* _Listed entries_:
::::::::::
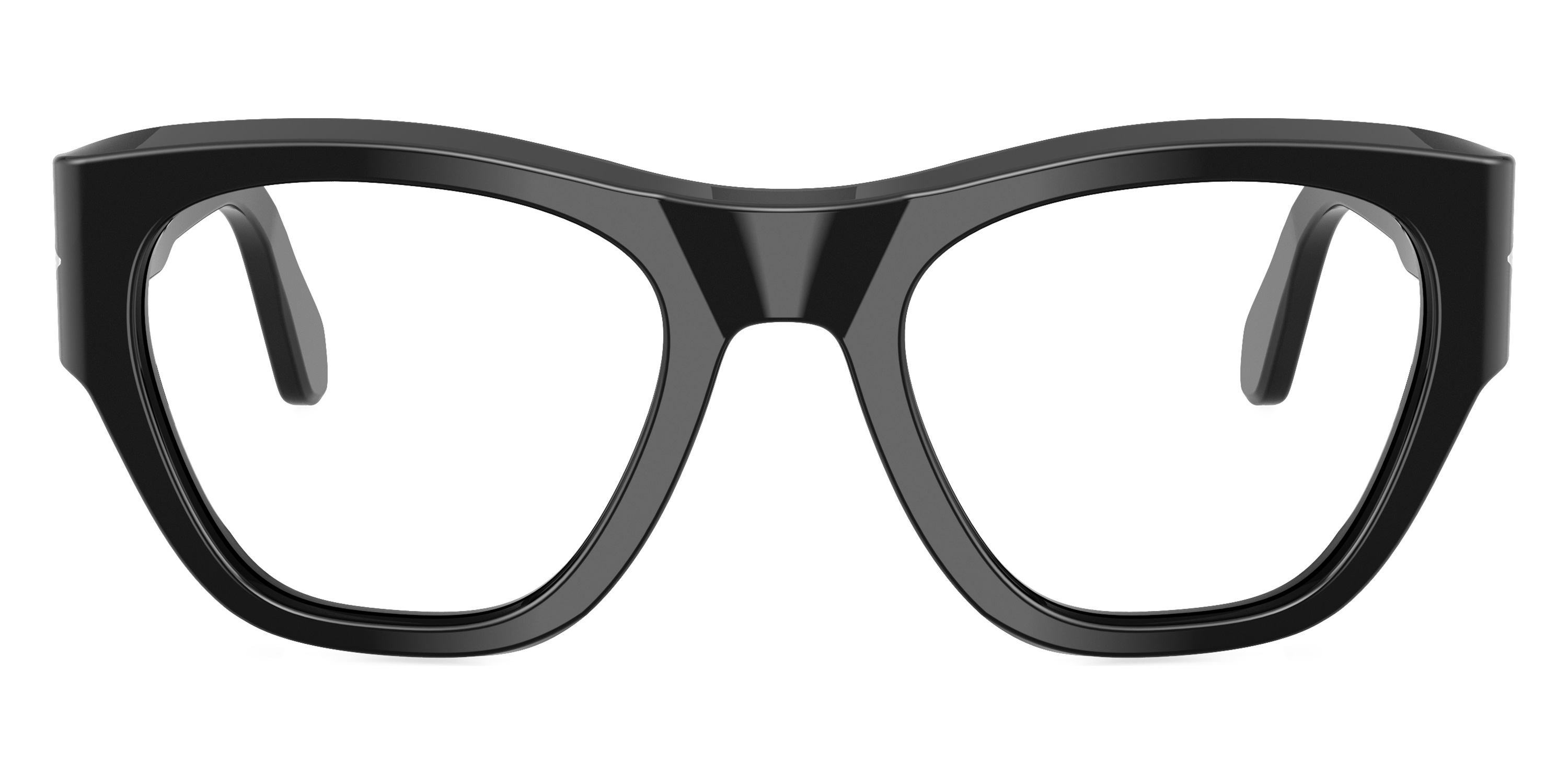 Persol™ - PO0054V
::::::::::
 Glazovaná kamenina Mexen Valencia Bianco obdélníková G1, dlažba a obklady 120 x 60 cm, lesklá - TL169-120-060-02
::::::::::
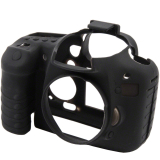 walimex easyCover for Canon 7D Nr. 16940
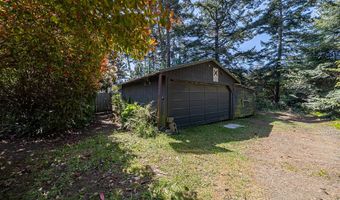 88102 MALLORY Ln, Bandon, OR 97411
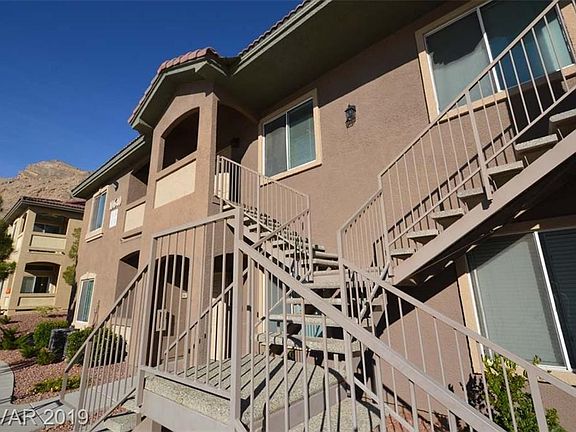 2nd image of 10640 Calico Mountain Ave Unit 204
::::::::::
* _Required work_: Everything between and including the line above containing "walimex easyCover for Canon 7D Nr. 16940" and the line containing "2nd image of" should be reproduced exactly, with pictures excluded.

* _Worked solution_:
 walimex easyCover for Canon 7D Nr. 16940
 88102 MALLORY Ln, Bandon, OR 97411
 2nd image of 10640 Calico Mountain Ave Unit 204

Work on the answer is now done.